What could have been a solid half hour short about Asian “race films” in Hollywood or an exhaustive ninety minute examination at “Asiansploitation” is, instead, a muddled amalgam of these subjects and more. There are interesting aspects of HOLLYWOOD CHINESE to be sure, such as the portrayal of Asians by whites in “yellowface” and the casting of Chinese Americans as Japanese combatants during WWII internment. Yet, the film never goes far enough. It seems that Dong has shackled himself with his subject matter as he always stops short when he strays too far from just Chinese to Chinese and Japanese.
There are observations about the insult of a Chinese American person playing a Japanese character in war time dramas but there’s no mention of the controversial casting of MEMOIRS OF A GEISHA or anti-Japanese sentiments in FISTS OF FURY, GUNG HO, et cetera. And, while there’s an insightful bit about the question of masculinity of Asian characters—comparing Bruce Lee to M. Butterfly—this section is far too brief.
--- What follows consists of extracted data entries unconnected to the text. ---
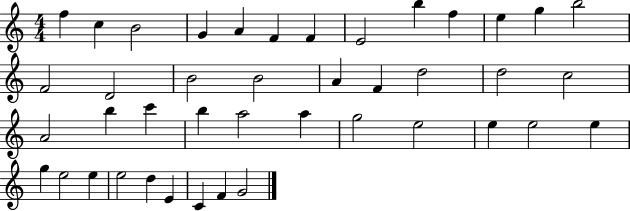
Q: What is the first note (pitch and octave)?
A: F5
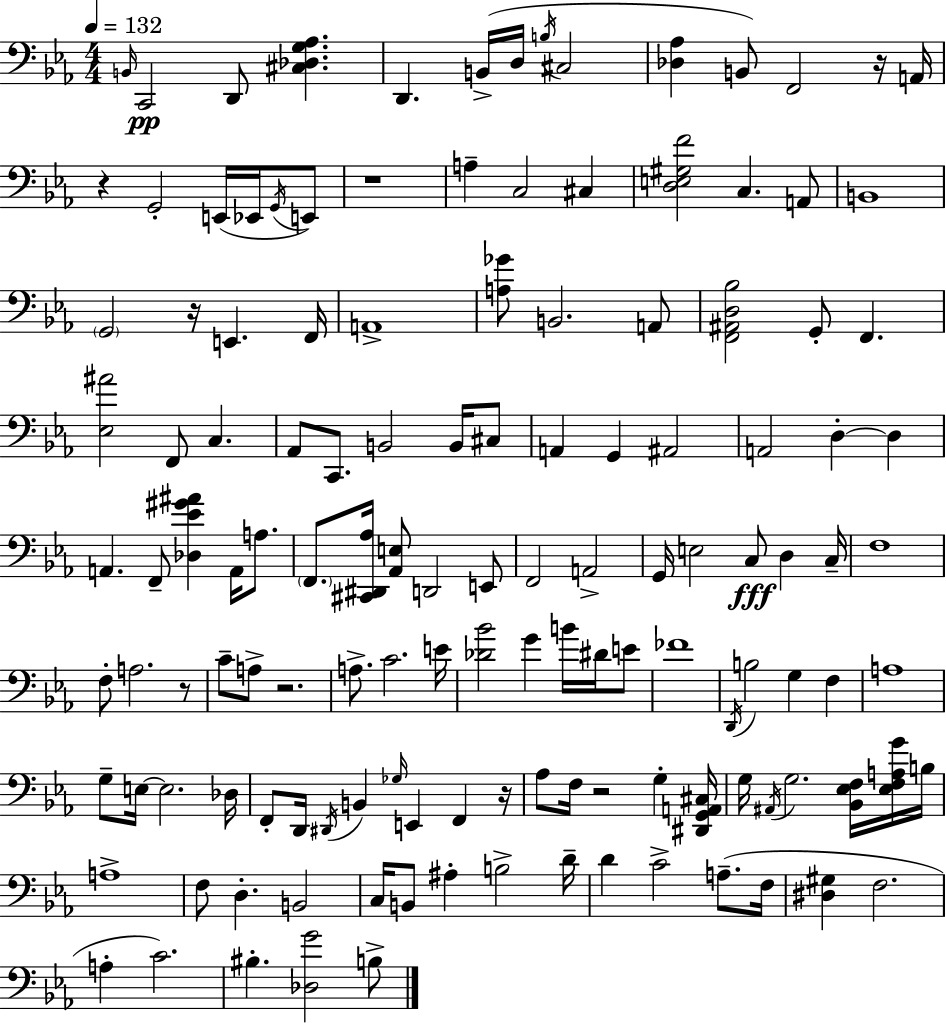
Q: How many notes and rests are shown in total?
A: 134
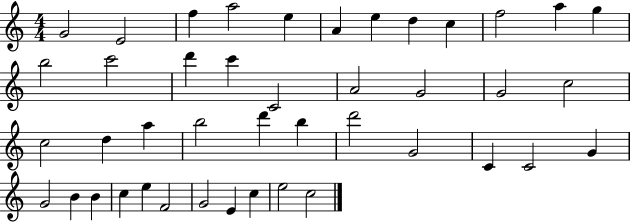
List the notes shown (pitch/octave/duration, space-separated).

G4/h E4/h F5/q A5/h E5/q A4/q E5/q D5/q C5/q F5/h A5/q G5/q B5/h C6/h D6/q C6/q C4/h A4/h G4/h G4/h C5/h C5/h D5/q A5/q B5/h D6/q B5/q D6/h G4/h C4/q C4/h G4/q G4/h B4/q B4/q C5/q E5/q F4/h G4/h E4/q C5/q E5/h C5/h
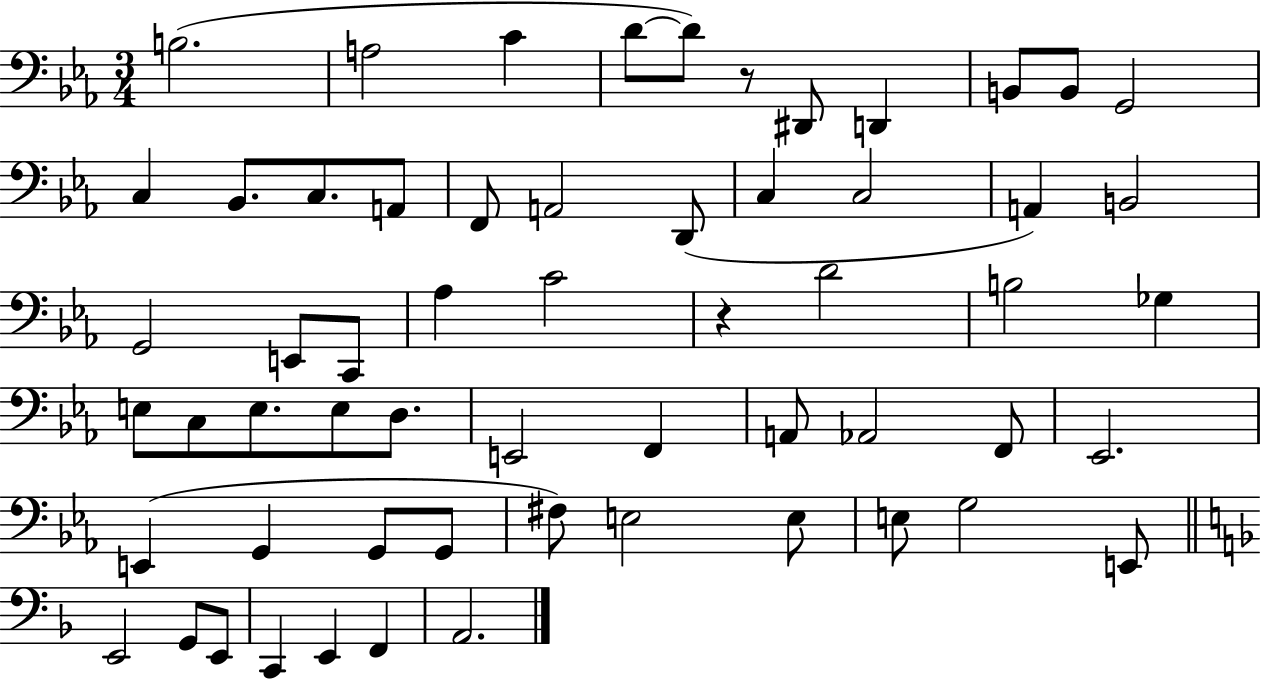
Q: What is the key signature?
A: EES major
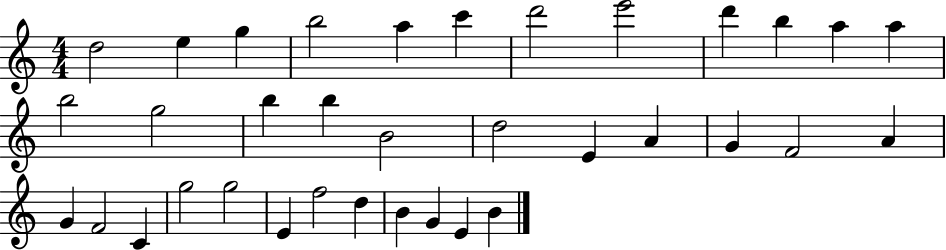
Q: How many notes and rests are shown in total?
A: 35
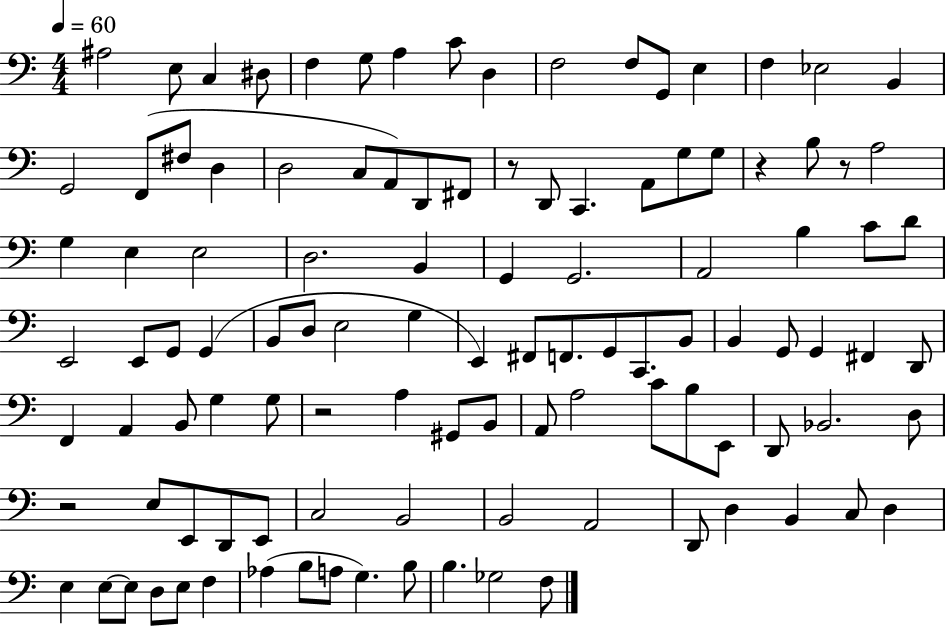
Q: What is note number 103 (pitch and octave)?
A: B3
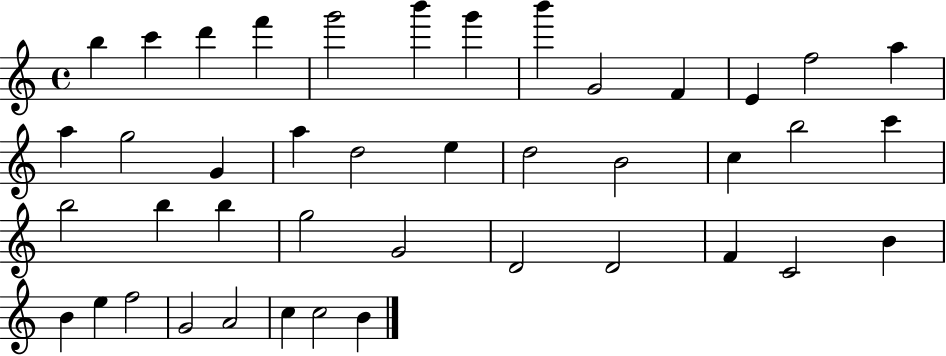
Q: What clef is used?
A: treble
Subjects for further study that weren’t covered in this milquetoast documentary include the use of Asians as villains in the RUSH HOUR films, the blanched Asian of DIE ANOTHER DAY, the anti-Asian tone of LETHAL WEAPON 4 (“Flied lice, you plick”), the differences between Peter Lorre’s “Japanese” in the Mr. Moto films and Sydney Tolar’s “Chinese” in Charlie Chan and the “Chinaman” Kane in “Kung Fu.” Oh, and the “comedy” of Dat Phan would be good to examine too; I think everyone’s looking for an answer on that one (including Dat Phan).
Alas, HOLLYWOOD CHINESE aims high but falls far too short to be the film that it should have been.